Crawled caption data

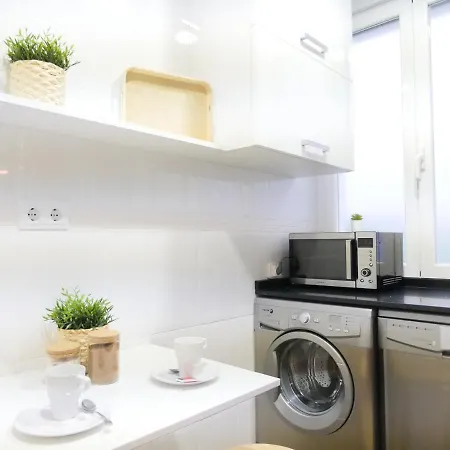Apartment And Charming - Guggenheim & Old Town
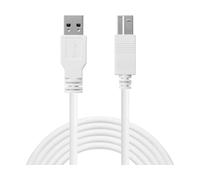 Sandberg Cable USB 3.0 A-B de 6 pies, 509-23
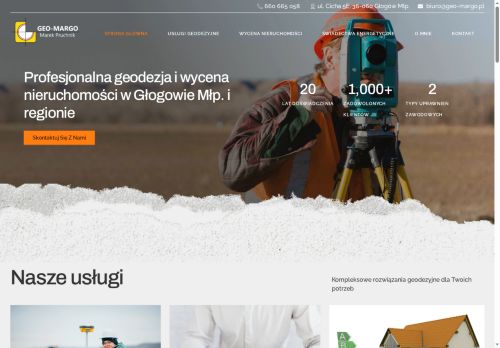 geo-margo.pl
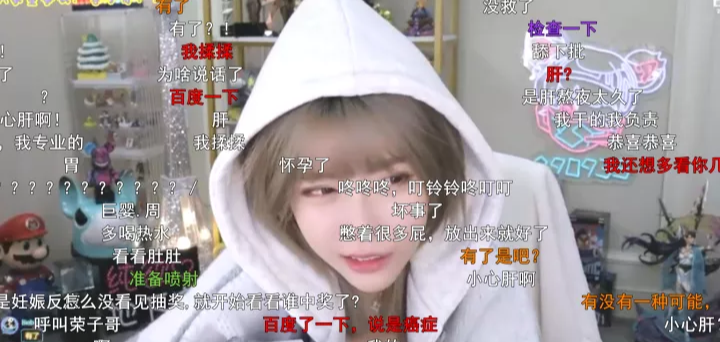 周淑怡|八百块都不给我!周淑怡畏惧肠镜竟全因亲妈舍不得钱做全麻?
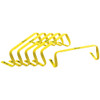 Precision Training Flat Hurdle 6" (Set of 6)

Exercise details> Can you reproduce every line of the crawled caption data above word for word, omitting the pictures?

Task answer>
Apartment And Charming - Guggenheim & Old Town
 Sandberg Cable USB 3.0 A-B de 6 pies, 509-23
 geo-margo.pl
 周淑怡|八百块都不给我!周淑怡畏惧肠镜竟全因亲妈舍不得钱做全麻?
 Precision Training Flat Hurdle 6" (Set of 6)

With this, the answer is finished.